Rewrite every line from the one containing "Bello dentista che" down to the one containing "Main image Freightliner 3406", substituting "photo" for "image" and leaving everything else unchanged. Give only the text of those lines, without the pictures.

* Available records:
===============

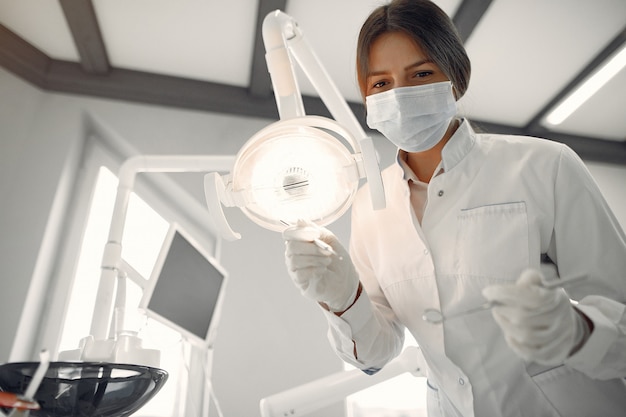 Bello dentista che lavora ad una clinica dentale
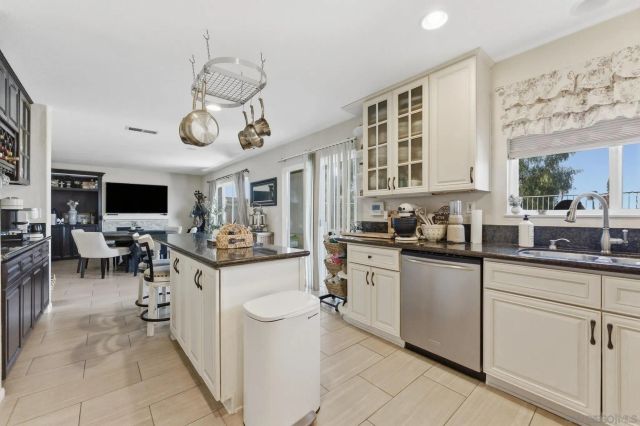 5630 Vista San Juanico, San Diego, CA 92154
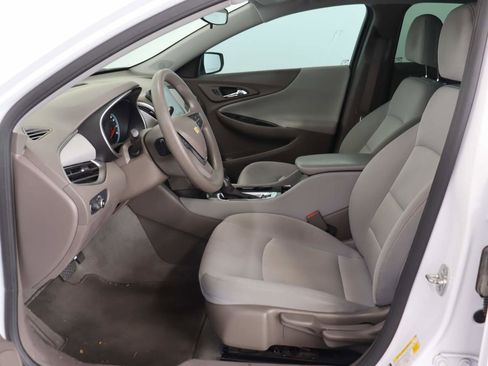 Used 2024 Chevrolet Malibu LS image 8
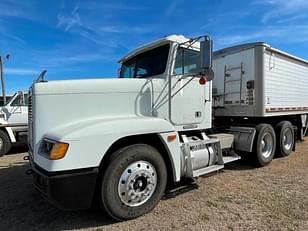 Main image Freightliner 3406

===============

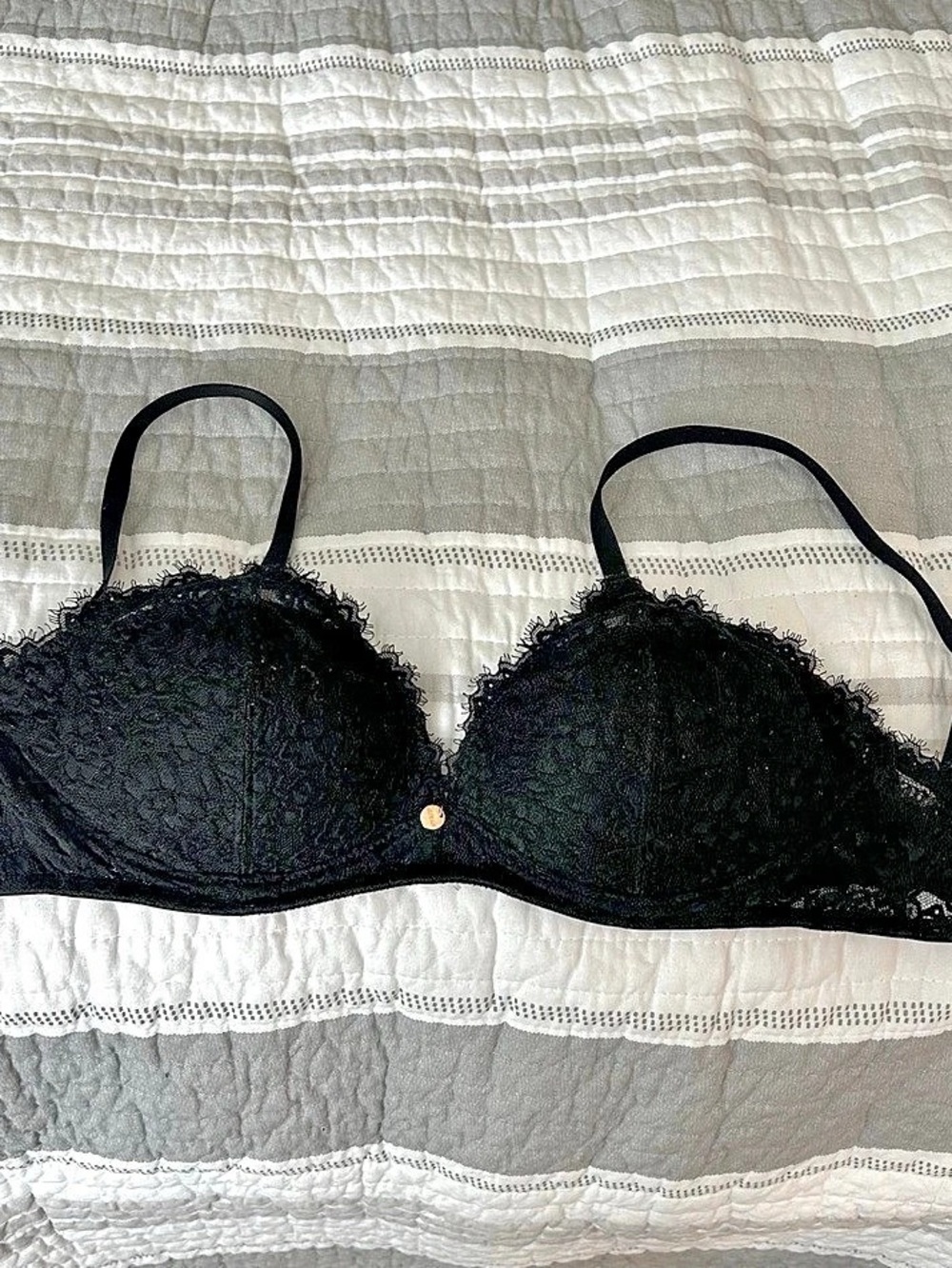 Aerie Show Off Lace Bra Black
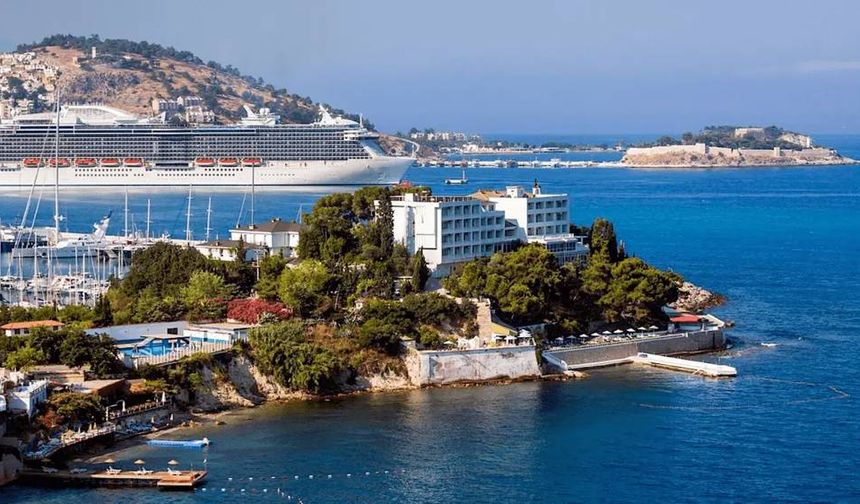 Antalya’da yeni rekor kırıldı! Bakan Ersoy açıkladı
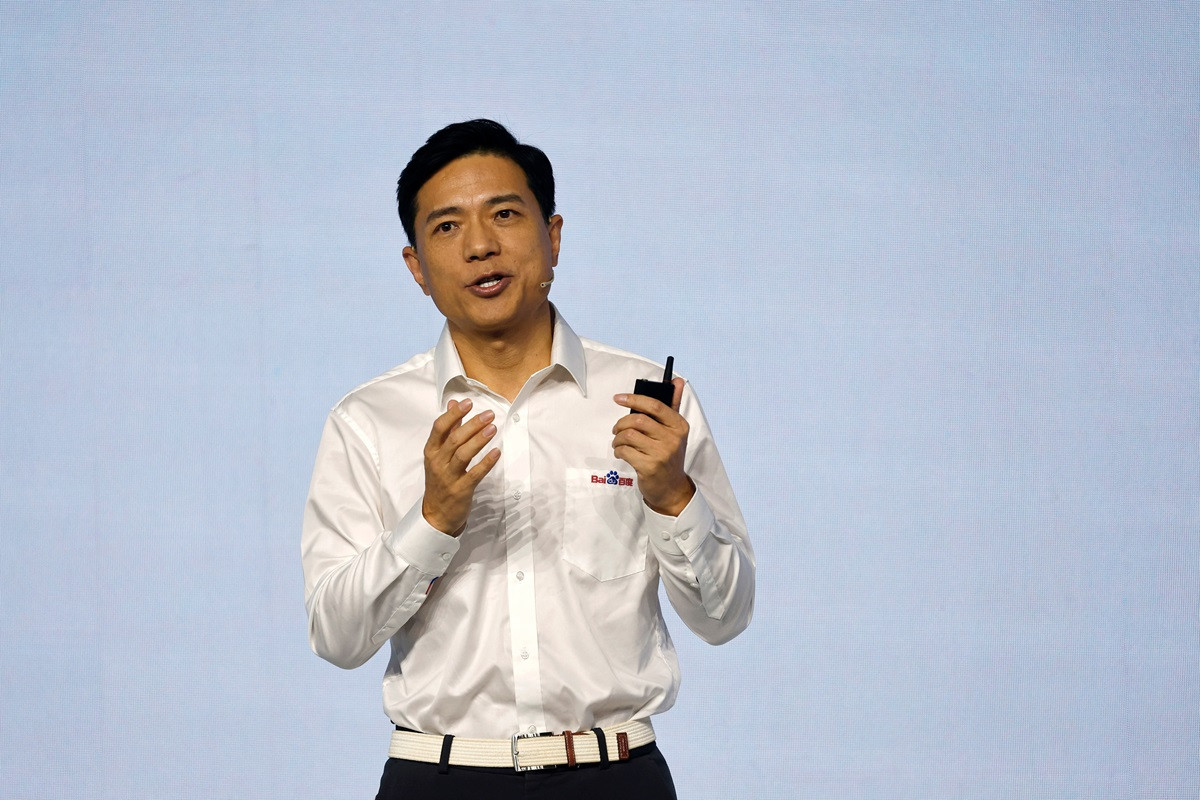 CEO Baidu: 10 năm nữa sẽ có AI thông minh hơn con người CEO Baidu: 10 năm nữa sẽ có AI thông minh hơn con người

===============

* Answer section:
 Bello dentista che lavora ad una clinica dentale
 5630 Vista San Juanico, San Diego, CA 92154
 Used 2024 Chevrolet Malibu LS photo 8
 Main photo Freightliner 3406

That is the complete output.